Introduction to Metagenomics

Amplicon-based microbiome analysis takes advantage of DNA molecular techniques and sequencing technology in order to comprehensively retrieve specific regions of microbial genomic DNA useful for taxonomic identification. In a classic microbiome analysis workflow, total genomic DNA is extracted from the sample(s) of interest and a chosen amplicon (often the small-subunit ribosomal RNA 16S locus, or the fungal Internal Transcribed Spacer (ITS) region) is PCR amplified and sequenced using an NGS machine. The bioinformatics task is then to assign taxonomy to the reads and tally their occurrences. The tools from Amplicon-Based Analysis are designed to cluster all reads within a certain percentage of similarity into Operational Taxonomic Units (OTUs) where they are then represented by a single sequence.

Although 16S and ITS are both a taxonomically and phylogenetically informative marker, the resolution of these studies is limited. So rather than focusing on a single locus, the shotgun genomic sequencing of entire communities has become a viable alternative thanks to the decreasing costs of sequencing protocols. This approach is applicable to samples of uncultured microbiota and avoids some of the limitations of amplicon sequencing.

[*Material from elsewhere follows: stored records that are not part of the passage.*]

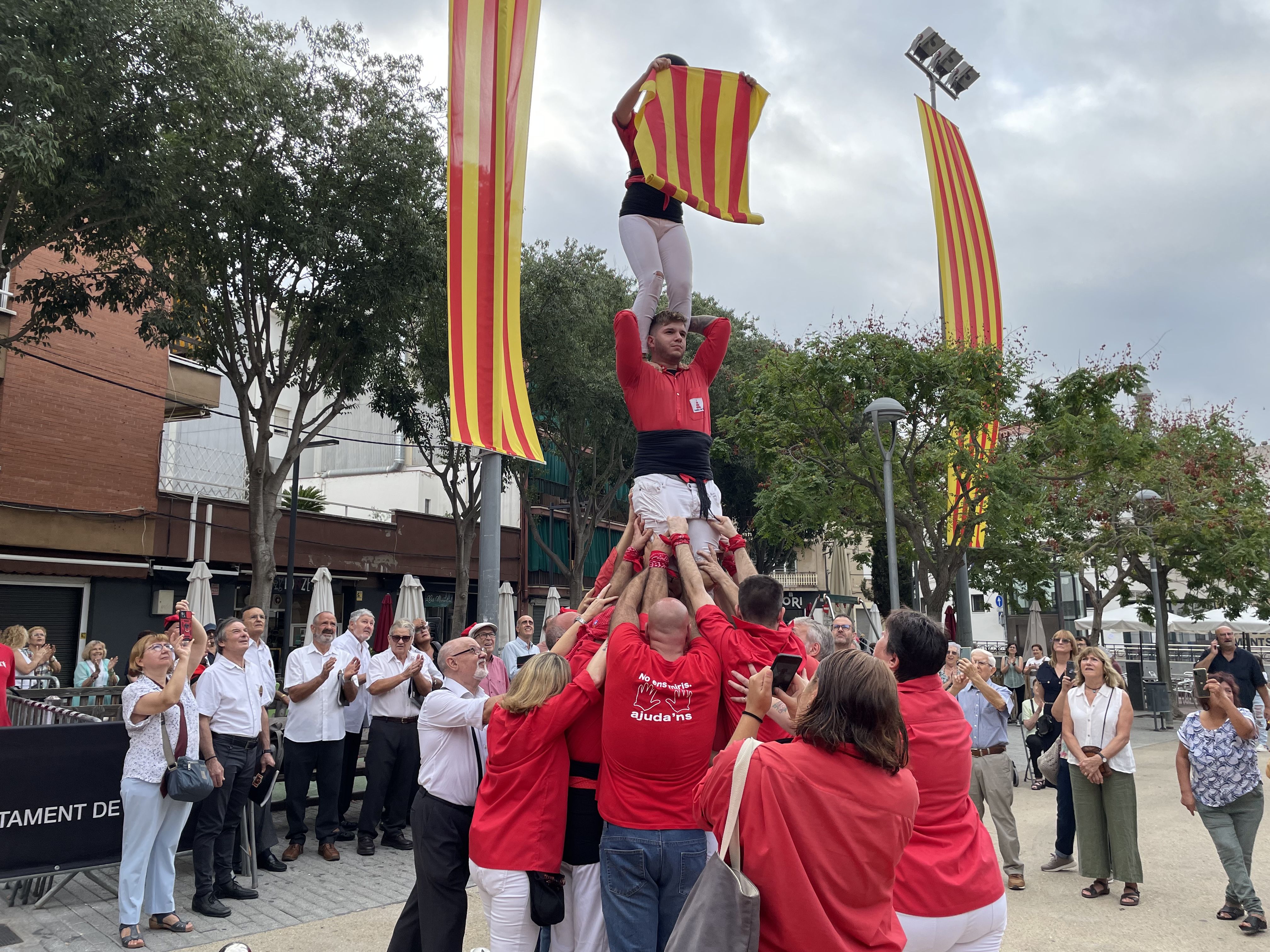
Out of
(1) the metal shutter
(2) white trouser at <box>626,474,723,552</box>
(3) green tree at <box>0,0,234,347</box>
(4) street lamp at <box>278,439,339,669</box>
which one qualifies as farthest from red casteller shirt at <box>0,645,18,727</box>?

The Taxonomic Analysis tools of Microbial Genomics Module are designed to determine which known organisms are in a sample, and how abundant they are by mapping each input reads to a reference database of complete genomes - as opposed to amplicon-based OTU databases.

All abundance tables generated by the methods above can be visualized in stacked bar charts, stacked area charts, sunburst charts and heat maps. In addition, the tools included in the Abundance Analysis folder will perform various statistical analyses, highlighting the results of the metagenomics study performed. The reference databases needed for clustering, profiling and annotating can be downloaded and restructured using the tools from the Databases folder of the Toolbox (see VI).